A barrier was smashed down when a truck, suspected of carrying illegal logs, crashed through a checkpoint in Myochaung, Kyauktaga Township, Pegu Division, on 3 September 2016. (PHOTO: DVB)

A truck suspected to be carrying contraband timber ran a checkpoint in Kyauktaga, Pegu Division, on Saturday, leaving one forestry official injured.

The incident is the latest in a spate of violent confrontations between law enforcement officials and illegal loggers in the township, which is situated 160 kilometres north of Rangoon.

A forestry official in Kyauktaga told DVB that the department’s personnel and police were manning a checkpoint in the town of Myochaung on a road parallel to the Rangoon-Mandalay Highway when a convoy of six construction vehicles, accompanied by several motorbikes, came along around 6am on 3 September. The vehicles refused to stop when signaled to do so, and ran over the road block, hitting a forestry staffer on his arm.

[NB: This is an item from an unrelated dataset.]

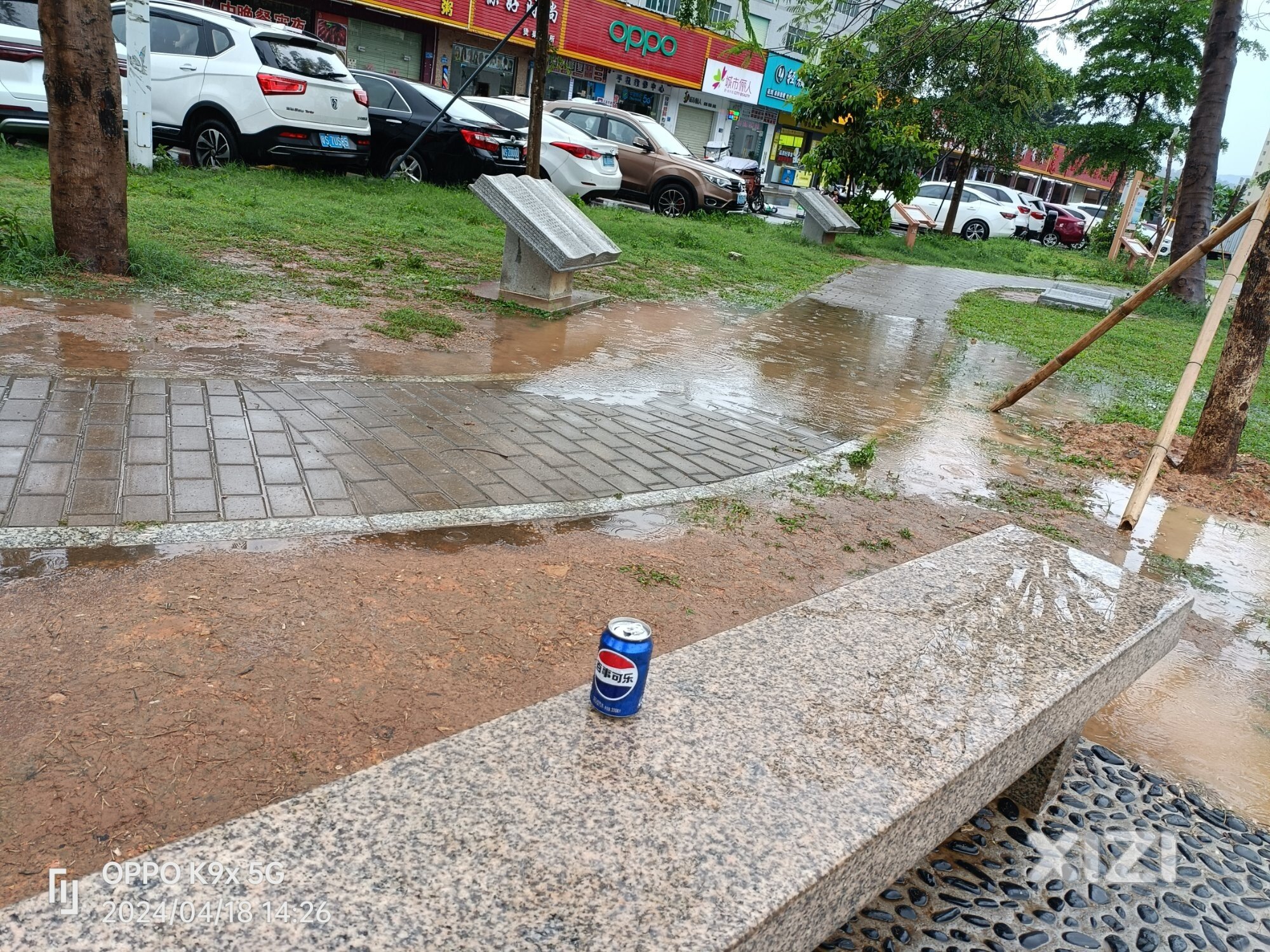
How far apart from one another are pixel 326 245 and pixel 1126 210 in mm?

“The checkpoint is active between 6pm and 6am. A forestry employee was injured in the incident that took place on Saturday morning at the checkpoint,” said the official, adding that police have opened an investigation into the case.

On 1 July, DVB reported that law enforcement officials had opened fire on trucks carrying illegal timber as they tried to run a checkpoint in Myochaung. It is unknown whether this was the same checkpoint where Saturday’s incident occurred.

A 9 August feature story titled The Fight for Pegu’s Forests Gets Violent, by Htet Kaung Linn of Myanmar Now, describes several cases where forestry officers have faced down illegal loggers in the Kyauktaga area.

It noted that while the new government, led by the National League for Democracy, proposed a one-year moratorium on logging in major forest areas, the Ministry of Resources and Environmental Conservation issued a 10-year logging ban for the Pegu [Bago] Range, in recognition of the dire situation of its forests.

“The 475-kilometre stretch of mountains in central Burma was once densely forested and populated with wildlife, but now faces some of the worst logging and poaching in the country,” wrote Htet Kaung Linn.

He added: “Minister of Resources and Environmental Conservation Ohn Win told parliament on 29 July that government operations against loggers had increased in the past six months and netted 15,000 tons of illegal timber, including 1,274 tons in Pegu Division.”

Meanwhile, in Sagaing Division’s Katha District, trucks carrying illegal timber were seized by forestry officials on 2 September. According to the forestry department in the Katha town of Indawgyi, four trucks carrying timber weighing 18 tons in total were stopped by forestry and police officials at a road checkpoint in the village-tract of Gwegyi on Friday morning.

The officials detained a man identified as Kyaw Soe, who was in one of the trucks. The drivers managed to escape on foot.

A ban on the export of Burmese timber was put into effect on 1 April 2014. Then in April this year, a total ban on logging was enacted by the new Aung San Suu Kyi-led government in a bid to save Burma’s forests.

According to Forestry Ministry data, forest cover had shrunk to 47 percent of land area in 2010, compared to 58 percent in 1990.